In recent years researchers have discovered natural ligands that bind only to CB1 or CB2 and have synthesised a few selective ligands. These compounds represent an encouraging start toward developing novel medicines based on cannabinoids. When researchers identify a receptor in the human body that binds a particular compound, such as THC, they try to find molecules that naturally interact with the receptor in order to learn more about how the receptor functions and what purposes it serves. Scientists have identified several chemicals produced in the body that act on the cannabinoid receptors, CB1 and CB2. The best studied among these compounds, anandamide (from ananda, the Sanskrit word for “bliss”), appears to act throughout the body, especially on the central nervous system (CNS).
Anandamide is present in high concentrations, along with abundant CB1 receptors in areas of the brain that control learning, memory, movement, coordination and responses to stress. Significant amounts of anandamide are also found in the spleen, which has numerous CB2 receptors, and the heart. Compared with THC, anandamide binds cannabinoid receptors weakly. As a result, the reactions that anandamide provokes are probably milder than those triggered by THC. Moreover, enzymes in the body quickly break down anandamide, so its effects are also relatively short lived. Another factor that limits anandamide’s activity is a phenomenon known as re-uptake, the rapid re-absorption of certain types of neurotransmitters after their release from nerve cells, which protects neighbouring nerve cells from over-stimulation. In some cases, this protection system can be adjusted to provide a therapeutic benefit.

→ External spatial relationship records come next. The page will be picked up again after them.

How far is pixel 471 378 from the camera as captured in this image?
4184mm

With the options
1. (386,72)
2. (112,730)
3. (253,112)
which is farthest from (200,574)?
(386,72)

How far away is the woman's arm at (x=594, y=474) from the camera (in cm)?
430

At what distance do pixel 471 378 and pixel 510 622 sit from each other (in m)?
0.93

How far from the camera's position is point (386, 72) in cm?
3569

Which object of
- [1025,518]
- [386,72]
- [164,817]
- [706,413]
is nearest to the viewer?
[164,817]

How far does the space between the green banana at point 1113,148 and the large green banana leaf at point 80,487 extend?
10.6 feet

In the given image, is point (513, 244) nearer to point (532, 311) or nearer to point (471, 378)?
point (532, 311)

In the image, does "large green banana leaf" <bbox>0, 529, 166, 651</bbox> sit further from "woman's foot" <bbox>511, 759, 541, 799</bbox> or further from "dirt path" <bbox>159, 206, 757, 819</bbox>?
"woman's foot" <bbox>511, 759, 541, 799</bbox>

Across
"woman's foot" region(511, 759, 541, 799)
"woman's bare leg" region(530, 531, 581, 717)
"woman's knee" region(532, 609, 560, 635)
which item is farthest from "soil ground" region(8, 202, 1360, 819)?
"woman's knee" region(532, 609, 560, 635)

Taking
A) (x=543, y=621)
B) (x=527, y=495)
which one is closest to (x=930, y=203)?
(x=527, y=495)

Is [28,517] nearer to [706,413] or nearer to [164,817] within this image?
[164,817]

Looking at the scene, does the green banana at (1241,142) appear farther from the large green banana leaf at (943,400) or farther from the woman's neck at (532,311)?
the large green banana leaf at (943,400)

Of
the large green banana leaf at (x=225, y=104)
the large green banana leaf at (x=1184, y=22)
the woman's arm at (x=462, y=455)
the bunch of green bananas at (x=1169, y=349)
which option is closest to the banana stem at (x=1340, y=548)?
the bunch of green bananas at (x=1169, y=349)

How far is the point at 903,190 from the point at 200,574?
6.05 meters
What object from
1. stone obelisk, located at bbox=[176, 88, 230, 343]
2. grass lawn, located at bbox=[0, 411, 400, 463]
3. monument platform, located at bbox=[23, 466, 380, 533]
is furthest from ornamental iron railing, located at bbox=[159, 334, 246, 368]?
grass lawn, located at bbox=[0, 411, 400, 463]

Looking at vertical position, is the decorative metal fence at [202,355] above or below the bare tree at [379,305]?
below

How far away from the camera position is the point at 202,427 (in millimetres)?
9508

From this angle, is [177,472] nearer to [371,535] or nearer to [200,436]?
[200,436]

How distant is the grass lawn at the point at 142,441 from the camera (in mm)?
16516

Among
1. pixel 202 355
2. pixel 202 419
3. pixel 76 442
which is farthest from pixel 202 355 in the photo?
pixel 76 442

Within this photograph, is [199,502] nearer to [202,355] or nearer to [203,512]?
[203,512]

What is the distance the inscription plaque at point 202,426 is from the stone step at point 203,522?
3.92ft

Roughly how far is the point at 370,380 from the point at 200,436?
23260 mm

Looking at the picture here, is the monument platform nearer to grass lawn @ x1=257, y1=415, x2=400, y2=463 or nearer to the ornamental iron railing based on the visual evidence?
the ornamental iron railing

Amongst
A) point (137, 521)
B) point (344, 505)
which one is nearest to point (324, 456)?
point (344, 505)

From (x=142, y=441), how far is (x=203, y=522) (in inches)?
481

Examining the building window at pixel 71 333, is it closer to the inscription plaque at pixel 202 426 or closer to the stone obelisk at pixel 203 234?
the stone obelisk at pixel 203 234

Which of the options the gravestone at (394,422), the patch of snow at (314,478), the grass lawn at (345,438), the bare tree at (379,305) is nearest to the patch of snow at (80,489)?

Locations and functions of brain regions with abundant cannabinoid receptors. Several regions of the brain, which govern a wide range of body functions, contain high concentrations of cannabinoid receptors. Abundant cannabinoid receptors are also present in the following areas not shown in this view of the brain: the basal ganglia, which controls movement; the nucleus of the solitary tract, which governs visceral sensation, nausea and vomiting; the nucleus acumbens, the brain’s reward centre; and the central grey area, which registers pain relief.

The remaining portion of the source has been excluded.